There are obvious forms of deceptive and unethical advertising, which are actually illegal - such as bait and switch (offering one product at a very low price, but in an extremely limited supply to bring traffic to a store), false statements of fact, unsubstantiated claims or testimonials and misleading disclosures.

This kind of deceptive advertising is pretty much the territory of shady pharmaceutical companies and amateur 'do it yourself' advertisers for car dealerships and grocers.

For example:

Products that claim to be "cholesterol free" are nevertheless made with highly saturated fats and many products advertised as "sugar free," including Equal and Sweet 'n Low, contain dextrin (or corn syrup), which is made of calorie-containing carbohydrates, very similar to sugar in chemical make-up. These products are not safe for diabetics and/or mold allergy sufferers.

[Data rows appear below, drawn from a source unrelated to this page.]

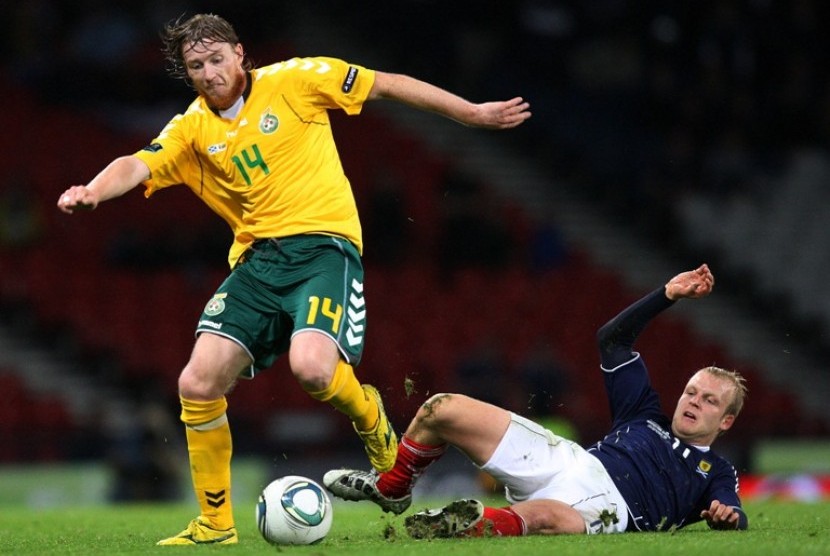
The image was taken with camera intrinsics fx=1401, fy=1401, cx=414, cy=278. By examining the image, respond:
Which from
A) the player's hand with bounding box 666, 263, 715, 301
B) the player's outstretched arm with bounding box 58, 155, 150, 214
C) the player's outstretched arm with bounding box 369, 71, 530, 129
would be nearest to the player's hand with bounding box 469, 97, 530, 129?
the player's outstretched arm with bounding box 369, 71, 530, 129

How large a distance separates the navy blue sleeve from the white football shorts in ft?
1.92

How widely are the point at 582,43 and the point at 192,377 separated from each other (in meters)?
14.0

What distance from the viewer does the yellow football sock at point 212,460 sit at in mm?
6434

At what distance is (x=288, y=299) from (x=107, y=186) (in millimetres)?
971

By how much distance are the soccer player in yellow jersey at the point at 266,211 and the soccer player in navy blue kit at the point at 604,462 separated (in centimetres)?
46

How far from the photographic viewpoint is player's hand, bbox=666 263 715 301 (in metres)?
6.63

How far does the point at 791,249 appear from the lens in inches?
725

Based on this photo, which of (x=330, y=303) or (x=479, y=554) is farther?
(x=330, y=303)

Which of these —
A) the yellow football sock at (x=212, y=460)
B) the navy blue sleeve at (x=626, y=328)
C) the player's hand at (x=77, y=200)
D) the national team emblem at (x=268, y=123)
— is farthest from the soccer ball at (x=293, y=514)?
the national team emblem at (x=268, y=123)

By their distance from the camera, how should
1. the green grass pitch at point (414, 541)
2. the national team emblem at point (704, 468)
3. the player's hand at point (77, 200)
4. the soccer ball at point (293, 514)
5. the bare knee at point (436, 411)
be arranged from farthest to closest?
the national team emblem at point (704, 468)
the bare knee at point (436, 411)
the soccer ball at point (293, 514)
the player's hand at point (77, 200)
the green grass pitch at point (414, 541)

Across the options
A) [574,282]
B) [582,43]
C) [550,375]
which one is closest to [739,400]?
[550,375]

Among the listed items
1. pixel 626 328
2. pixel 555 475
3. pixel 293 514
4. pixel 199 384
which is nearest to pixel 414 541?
pixel 293 514

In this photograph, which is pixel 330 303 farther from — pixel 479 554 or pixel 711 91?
pixel 711 91

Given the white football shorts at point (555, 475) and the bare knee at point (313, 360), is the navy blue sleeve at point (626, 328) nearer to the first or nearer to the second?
the white football shorts at point (555, 475)
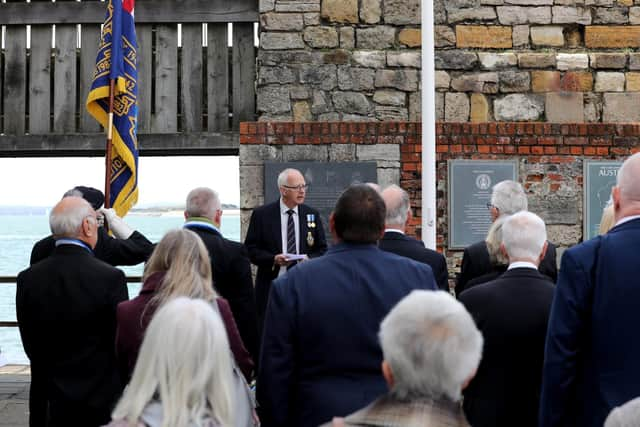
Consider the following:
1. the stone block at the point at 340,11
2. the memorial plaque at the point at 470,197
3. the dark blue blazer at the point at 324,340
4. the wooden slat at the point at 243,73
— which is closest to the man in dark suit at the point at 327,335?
the dark blue blazer at the point at 324,340

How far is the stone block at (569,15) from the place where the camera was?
774 centimetres

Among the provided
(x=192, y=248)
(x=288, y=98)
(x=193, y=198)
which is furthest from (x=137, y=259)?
(x=288, y=98)

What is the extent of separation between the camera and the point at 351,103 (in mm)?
7555

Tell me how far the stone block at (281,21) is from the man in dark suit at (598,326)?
4.95 metres

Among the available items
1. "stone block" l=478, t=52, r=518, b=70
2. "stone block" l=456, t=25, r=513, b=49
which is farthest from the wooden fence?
"stone block" l=478, t=52, r=518, b=70

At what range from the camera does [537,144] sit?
7531 millimetres

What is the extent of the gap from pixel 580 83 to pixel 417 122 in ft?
5.43

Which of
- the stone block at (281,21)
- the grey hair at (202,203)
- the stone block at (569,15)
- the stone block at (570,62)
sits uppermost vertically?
the stone block at (569,15)

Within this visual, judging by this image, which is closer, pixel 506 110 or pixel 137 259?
pixel 137 259

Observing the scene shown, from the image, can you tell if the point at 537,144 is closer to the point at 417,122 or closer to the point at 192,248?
the point at 417,122

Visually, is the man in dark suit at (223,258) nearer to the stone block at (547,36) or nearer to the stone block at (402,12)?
the stone block at (402,12)

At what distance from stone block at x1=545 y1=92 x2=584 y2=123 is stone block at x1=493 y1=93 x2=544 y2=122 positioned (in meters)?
0.08

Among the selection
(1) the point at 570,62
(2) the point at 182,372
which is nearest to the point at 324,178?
(1) the point at 570,62

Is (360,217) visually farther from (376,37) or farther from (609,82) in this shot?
(609,82)
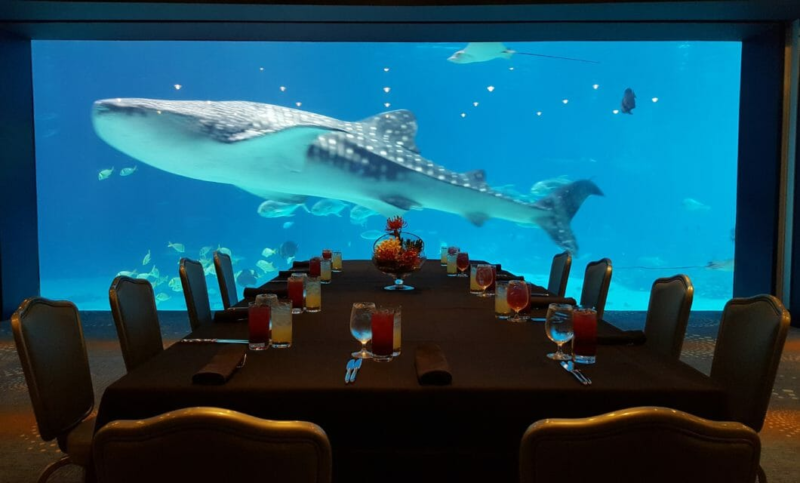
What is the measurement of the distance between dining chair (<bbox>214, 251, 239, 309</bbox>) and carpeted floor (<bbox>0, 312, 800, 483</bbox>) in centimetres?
81

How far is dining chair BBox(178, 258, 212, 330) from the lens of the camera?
2820mm

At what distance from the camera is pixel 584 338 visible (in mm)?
1489

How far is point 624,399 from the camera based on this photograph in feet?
4.10

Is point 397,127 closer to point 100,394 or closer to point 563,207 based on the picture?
point 563,207

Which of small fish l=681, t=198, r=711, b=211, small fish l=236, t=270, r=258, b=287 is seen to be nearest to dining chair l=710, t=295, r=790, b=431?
small fish l=236, t=270, r=258, b=287

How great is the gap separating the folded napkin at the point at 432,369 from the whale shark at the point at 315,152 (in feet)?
15.8

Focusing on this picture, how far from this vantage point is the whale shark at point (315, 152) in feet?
21.6

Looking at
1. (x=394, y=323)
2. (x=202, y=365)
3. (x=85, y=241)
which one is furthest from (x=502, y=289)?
(x=85, y=241)

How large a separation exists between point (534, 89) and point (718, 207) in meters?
7.96

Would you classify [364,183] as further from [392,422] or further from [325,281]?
[392,422]

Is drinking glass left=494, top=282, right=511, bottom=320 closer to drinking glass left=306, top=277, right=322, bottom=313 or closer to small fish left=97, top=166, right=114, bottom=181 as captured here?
drinking glass left=306, top=277, right=322, bottom=313

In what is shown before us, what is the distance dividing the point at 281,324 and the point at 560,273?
2344 mm

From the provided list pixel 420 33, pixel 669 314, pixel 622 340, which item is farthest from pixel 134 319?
pixel 420 33

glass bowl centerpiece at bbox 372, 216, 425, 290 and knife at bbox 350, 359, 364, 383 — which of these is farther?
glass bowl centerpiece at bbox 372, 216, 425, 290
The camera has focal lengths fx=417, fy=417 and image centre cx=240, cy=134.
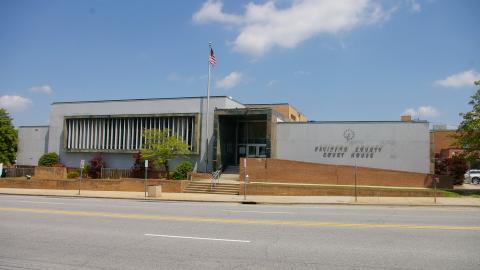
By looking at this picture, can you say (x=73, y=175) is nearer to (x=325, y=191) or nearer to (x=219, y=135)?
(x=219, y=135)

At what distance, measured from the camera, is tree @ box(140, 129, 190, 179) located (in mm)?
36062

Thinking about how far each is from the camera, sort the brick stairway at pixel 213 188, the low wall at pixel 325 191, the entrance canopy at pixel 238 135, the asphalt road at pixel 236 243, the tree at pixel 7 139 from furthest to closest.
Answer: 1. the tree at pixel 7 139
2. the entrance canopy at pixel 238 135
3. the brick stairway at pixel 213 188
4. the low wall at pixel 325 191
5. the asphalt road at pixel 236 243

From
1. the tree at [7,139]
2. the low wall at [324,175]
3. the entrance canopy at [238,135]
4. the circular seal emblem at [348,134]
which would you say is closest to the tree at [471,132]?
the low wall at [324,175]

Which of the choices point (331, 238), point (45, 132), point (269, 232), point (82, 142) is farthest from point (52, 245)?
point (45, 132)

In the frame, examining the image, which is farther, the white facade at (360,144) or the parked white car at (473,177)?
the parked white car at (473,177)

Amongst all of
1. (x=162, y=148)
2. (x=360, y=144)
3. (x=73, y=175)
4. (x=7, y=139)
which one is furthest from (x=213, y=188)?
(x=7, y=139)

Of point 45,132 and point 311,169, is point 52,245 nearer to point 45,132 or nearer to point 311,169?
point 311,169

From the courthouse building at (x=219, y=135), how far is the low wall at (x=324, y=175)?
231cm

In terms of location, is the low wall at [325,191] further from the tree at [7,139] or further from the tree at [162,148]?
the tree at [7,139]

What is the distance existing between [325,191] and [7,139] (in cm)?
3875

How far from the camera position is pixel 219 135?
128ft

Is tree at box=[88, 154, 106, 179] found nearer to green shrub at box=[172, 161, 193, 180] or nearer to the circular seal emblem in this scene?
green shrub at box=[172, 161, 193, 180]

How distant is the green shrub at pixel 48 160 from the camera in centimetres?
4406

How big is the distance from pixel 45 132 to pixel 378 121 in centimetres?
3668
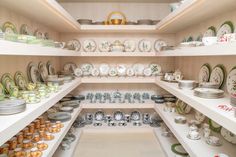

A 1992 study by the Department of Health and Human Services found that 60 percent of the pharmaceutical ads were rated poor or unreliable concerning the information they contained. Yet there is strong evidence these ads influence doctors' decisions about prescribing drugs.

In 1992, 150 health professionals examined 109 full-page ads for drugs in medical journals. The group found that more than 90 percent of the ads violated the Food and Drug Administration's standards in some way.

On the whole, however, advertising now is much more sophisticated. And there are other tactics that advertisers can use, puffery being one of them. Tomorrow, we will discuss another, the poison-remedy model.